Author: Justin Chu Purpose: The The code's purpose is three fold:
*To explore the MovieLen dataset for trends with movie preferences. *To become better exploring data with R *To demonstrate an example statistical exploratory analysis project from raw data to report.

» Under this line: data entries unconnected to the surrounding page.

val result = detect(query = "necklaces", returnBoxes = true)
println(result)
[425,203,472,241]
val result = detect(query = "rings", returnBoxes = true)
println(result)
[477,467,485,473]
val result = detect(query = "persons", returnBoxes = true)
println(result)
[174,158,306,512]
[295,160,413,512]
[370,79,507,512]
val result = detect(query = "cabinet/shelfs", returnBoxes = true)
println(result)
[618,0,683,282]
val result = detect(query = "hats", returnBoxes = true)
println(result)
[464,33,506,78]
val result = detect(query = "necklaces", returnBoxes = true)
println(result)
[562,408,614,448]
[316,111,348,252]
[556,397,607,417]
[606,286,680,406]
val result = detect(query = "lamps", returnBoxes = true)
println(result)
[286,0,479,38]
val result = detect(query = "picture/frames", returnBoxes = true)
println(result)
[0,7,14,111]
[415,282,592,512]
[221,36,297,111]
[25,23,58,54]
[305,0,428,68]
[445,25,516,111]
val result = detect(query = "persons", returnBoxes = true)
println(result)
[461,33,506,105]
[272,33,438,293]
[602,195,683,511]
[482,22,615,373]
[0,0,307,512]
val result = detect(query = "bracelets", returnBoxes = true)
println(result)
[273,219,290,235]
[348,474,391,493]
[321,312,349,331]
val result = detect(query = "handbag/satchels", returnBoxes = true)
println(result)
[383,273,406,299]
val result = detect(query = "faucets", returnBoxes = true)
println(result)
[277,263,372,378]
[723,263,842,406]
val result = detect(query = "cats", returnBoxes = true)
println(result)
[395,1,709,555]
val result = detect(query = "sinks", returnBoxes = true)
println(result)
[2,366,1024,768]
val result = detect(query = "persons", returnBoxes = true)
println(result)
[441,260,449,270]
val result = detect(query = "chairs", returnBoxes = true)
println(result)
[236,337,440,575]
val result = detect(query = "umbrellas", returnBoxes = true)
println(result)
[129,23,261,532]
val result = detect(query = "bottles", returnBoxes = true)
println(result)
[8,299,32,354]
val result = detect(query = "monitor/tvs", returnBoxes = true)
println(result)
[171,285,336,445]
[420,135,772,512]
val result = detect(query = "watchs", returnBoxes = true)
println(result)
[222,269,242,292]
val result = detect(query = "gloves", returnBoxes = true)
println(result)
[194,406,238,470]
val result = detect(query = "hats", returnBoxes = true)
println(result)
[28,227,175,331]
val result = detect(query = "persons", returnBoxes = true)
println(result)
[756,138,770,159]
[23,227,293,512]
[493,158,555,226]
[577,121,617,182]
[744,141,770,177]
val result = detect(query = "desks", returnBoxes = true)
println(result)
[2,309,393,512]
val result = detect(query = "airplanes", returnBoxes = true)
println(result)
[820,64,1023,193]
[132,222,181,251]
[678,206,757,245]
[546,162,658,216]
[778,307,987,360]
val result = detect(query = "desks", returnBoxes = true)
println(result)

Notes: cleanMovieLensData.R must be run before this script to generate cleaned data that this script uses. It will generate 2 files:
Start by loading libraries and data:
# load requried libraries and data
library(ggplot2)
library(plyr)
library(RColorBrewer)
library(grid)
# load single genre file
mlDat <- read.csv("Results/unifiedMLData.csv")
# fix dates field
mlDat$release_date <- as.Date(mlDat$release_date, "%Y-%m-%d")
# sanity checking
str(mlDat)
summary(mlDat)
head(mlDat)
tail(mlDat)
# load multi genre file
mlDat_multi <- read.csv("Results/unifiedMLDataMulti.csv")
# fix dates field
mlDat_multi$release_date <- as.Date(mlDat_multi$release_date, "%Y-%m-%d")
# sanity checking
str(mlDat_multi)
summary(mlDat_multi)
head(mlDat_multi)
tail(mlDat_multi)
Let see what the ages for the users are like in our data:
# prepare table for analysis of users
mlDat_user <- ddply(mlDat, ~user_id + age + gender + occupation, summarize,
mean_rating = mean(rating))
agePlot <- ggplot(mlDat_user, aes(age)) + geom_histogram(aes(y = ..density..),
binwidth = 1, colour = "black", fill = "white")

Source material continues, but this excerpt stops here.